In Berlin setzen immer mehr Clubs auf erweiterte Gastronomie. Längst wollen Nachtschwärmer, insbesondere die Umdiedreißigjährigen, nicht mehr nur einen Drink am Rande der Tanzfläche zu sich nehmen, sondern vorher auch einen Happen essen. Am liebsten in angenehmer Atmosphäre. Dieser Wunsch hat ein völlig eigenständiges Konzept hervorgebracht: den sogenannten Dinnerclub.

Einer der Vorreiter ist Jesko Klatt mit seinem „Clubsizerestaurant“ an der Köpenicker Straße in Kreuzberg. Im Spindler & Klatt kann man schon vor dem regulären Partybetrieb einen Tisch buchen, oder vielmehr: ein Bett. Denn in dem aufwendig mit Gazen dekorierten Container der ehemaligen Heeresbäckerei wird das Menü vorzugsweise liegend genossen. Panasiatische Küche mit europäischen Einflüssen wird hier serviert, clubbige Loungemusik inklusive. Auf dem Menü stehen Saté-Spieße, koreanisches Kalbsrückensteak und Rum-Mango-Sorbet. Wer das nicht in der Horizontalen zu sich nehmen kann, ohne sich zu bekleckern, darf auch an einem der langen dunklen Tische Platz nehmen. Der geübte und vielleicht auch coolere Besucher bevorzugt natürlich eins der hellen Kingsizebetten.

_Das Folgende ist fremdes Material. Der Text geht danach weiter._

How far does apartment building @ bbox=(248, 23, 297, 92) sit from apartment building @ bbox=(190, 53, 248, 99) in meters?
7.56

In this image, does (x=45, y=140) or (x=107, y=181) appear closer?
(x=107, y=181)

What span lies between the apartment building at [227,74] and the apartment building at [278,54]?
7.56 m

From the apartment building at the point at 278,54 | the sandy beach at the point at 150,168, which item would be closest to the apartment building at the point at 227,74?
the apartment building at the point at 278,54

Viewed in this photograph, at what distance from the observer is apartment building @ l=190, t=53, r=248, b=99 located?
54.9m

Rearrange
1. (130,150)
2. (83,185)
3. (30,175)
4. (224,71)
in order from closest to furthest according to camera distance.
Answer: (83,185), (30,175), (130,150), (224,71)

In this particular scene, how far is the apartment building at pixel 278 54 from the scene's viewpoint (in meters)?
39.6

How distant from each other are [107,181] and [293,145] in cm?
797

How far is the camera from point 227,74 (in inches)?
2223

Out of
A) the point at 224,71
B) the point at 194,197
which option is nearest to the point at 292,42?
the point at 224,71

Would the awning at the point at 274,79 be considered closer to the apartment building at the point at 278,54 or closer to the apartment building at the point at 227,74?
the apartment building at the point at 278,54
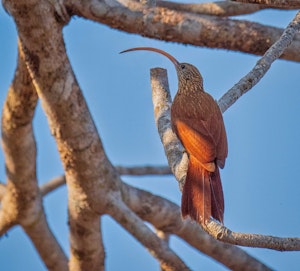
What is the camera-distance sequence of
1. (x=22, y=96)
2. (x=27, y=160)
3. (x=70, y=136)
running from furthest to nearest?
(x=27, y=160) → (x=22, y=96) → (x=70, y=136)

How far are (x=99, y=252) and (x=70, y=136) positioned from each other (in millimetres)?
1102

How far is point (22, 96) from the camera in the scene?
20.5ft

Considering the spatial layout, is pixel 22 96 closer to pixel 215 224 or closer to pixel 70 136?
pixel 70 136

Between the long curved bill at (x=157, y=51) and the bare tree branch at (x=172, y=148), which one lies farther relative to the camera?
the long curved bill at (x=157, y=51)

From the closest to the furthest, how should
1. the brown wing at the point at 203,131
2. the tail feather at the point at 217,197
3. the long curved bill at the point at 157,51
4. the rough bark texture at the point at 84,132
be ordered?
the tail feather at the point at 217,197 < the brown wing at the point at 203,131 < the long curved bill at the point at 157,51 < the rough bark texture at the point at 84,132

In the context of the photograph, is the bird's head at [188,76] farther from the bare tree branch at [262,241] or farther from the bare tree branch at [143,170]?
the bare tree branch at [143,170]

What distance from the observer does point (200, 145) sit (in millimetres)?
4289

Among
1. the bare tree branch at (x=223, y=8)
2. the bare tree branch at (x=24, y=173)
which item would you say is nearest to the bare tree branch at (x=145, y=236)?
the bare tree branch at (x=24, y=173)

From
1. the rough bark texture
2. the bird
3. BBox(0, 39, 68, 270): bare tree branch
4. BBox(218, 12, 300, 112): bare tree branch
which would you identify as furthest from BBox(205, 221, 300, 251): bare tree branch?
BBox(0, 39, 68, 270): bare tree branch

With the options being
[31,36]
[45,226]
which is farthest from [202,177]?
[45,226]

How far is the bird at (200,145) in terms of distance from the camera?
12.5 ft

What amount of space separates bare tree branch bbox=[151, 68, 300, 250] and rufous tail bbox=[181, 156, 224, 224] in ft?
0.41

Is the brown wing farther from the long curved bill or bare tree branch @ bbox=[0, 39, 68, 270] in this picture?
bare tree branch @ bbox=[0, 39, 68, 270]

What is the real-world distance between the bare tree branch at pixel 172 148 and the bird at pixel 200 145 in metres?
0.07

Ähnliche Modelle stehen auch im Bangaluu an der Invalidenstraße in Mitte. Wer den komplett in Weiß gehaltenen Raum in der oberen Etage der ehemaligen Postschalterhalle betritt, muss zunächst seine Schuhe ausziehen. Kalte Füße bekommen die Besucher dank des flauschigen Teppichbodens dennoch nicht. Allerdings müssen sie sich für den Abend Zeit nehmen, serviert werden zehn Gänge. „Flying-Fingerfood-Menü“ nennt der Küchenchef das. Im Einzelnen sind das unter anderem Falafel, ein Steinpilzrisotto und eine Waldbeertarte. Zwischen den einzelnen Gängen können sich die Gäste einen speziell ausgebildeten Masseur ans Bett rufen – oder sich Tarot-Karten legen lassen.

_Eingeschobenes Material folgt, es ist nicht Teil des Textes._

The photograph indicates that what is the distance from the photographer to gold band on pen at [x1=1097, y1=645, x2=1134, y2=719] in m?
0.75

Die Zukunft können die Besucher des Solar an der Stresemannstraße in Kreuzberg in den Sternen lesen. Den Himmel haben sie durch die großen Fensterfronten ganz gut im Blick. Die Restaurantlounge befindet sich in der 16. Etage eines unscheinbaren Hochhauses; mit einem gläsernen Lift gelangt man dorthin. Die untere Etage des Solar dient vornehmlich als Restaurant. An dunklen Tischen sitzend genießen hier die Gäste deutsche Küche mit italienischem Einfluss. Währenddessen leuchtet vor ihnen das Panorama der Stadt. Über eine Wendeltreppe gelangt man in den oberen Bereich des Solar. Dieser wurde als Bar beziehungsweise Lounge ausgebaut. Oft treten hier Livebands auf, so spielt am Sonnabend ab 23 Uhr beispielsweise die Downbeat-Formation Vielflieger. „Wir verstehen uns nicht als Club im klassischen Sinne, sondern eher als Lounge mit anspruchsvollem Live-Programm“, sagt Betreiber Rik Verweyen.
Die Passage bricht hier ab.